Credit: A. BARKER/ALAMY

When Nature asked a group of experts to offer their visions of the future, we were aware that such a project can have its pitfalls. Experts can get things drastically wrong — although, as Arthur C. Clarke noted, this usually occurs when they assert what is not possible. When they say what is possible, they can be inspiringly right.

With such inspiration in mind, these five Horizons articles offer a sense of what our authors believe should happen over the next few years. The collection is in no way comprehensive — we simply wanted to deliver a mix of fundamental and applied science, with the writers articulating their unrefereed agendas for their disciplines.

So it is that one article examines the advantages of a systems approach to researching human ageing. In a similar spirit, other authors show how we might develop the batteries to power the computers and transport of the future. The complex interactions of light and of matter in electronic structures and their potential to revolutionize future computation and communication are also explained.
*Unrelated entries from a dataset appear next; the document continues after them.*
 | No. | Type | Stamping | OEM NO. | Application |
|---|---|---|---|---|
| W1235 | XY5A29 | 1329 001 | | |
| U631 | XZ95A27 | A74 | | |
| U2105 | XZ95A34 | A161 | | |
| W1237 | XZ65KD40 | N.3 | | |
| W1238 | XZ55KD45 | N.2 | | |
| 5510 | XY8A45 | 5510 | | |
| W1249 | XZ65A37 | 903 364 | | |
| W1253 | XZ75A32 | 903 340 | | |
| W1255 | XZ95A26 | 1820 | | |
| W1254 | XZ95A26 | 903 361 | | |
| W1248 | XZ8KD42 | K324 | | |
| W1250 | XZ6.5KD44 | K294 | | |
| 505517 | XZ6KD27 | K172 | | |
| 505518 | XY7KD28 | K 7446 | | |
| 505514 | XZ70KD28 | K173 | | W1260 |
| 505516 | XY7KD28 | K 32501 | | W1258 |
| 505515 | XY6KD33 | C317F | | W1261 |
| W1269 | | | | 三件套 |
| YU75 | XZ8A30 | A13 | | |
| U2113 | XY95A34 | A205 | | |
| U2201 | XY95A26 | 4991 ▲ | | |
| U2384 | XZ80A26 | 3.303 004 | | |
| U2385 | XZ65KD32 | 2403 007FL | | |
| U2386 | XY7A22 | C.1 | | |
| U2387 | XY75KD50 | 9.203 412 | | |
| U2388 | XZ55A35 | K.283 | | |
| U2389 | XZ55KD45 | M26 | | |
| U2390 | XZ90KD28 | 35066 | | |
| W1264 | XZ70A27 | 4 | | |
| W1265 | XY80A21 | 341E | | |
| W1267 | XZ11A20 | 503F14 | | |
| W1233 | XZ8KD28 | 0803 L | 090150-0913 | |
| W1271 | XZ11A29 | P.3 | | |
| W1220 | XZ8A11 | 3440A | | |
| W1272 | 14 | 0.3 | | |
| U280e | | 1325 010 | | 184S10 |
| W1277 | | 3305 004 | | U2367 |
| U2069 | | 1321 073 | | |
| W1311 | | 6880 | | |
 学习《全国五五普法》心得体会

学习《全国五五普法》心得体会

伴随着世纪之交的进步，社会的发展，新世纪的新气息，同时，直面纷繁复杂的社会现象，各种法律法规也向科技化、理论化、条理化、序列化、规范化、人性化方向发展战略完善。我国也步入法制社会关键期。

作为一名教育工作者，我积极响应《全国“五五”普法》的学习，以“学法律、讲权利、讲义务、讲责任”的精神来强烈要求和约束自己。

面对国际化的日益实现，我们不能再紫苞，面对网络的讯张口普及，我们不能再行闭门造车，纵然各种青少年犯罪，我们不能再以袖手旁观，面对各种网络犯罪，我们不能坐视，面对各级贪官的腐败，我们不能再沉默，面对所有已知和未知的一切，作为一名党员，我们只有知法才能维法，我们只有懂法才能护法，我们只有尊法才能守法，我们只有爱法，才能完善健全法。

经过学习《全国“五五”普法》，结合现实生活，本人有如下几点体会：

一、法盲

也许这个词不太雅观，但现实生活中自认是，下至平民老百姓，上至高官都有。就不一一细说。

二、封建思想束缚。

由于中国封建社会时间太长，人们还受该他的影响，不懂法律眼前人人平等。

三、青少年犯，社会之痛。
Another article shows how fossil evidence, genomic sequencing and molecular developmental biology should reveal more about how we humans came to evolve into what we are. And the description of the next generation of the web, in which computers can make as much use of information as humans can, offers a truly collaborative vision for research empowerment.

I hope that these visions will inspire and maybe even encourage some to adjust their research ambitions as a result. Inspired by them ourselves, we’ll be publishing more Horizons in the future.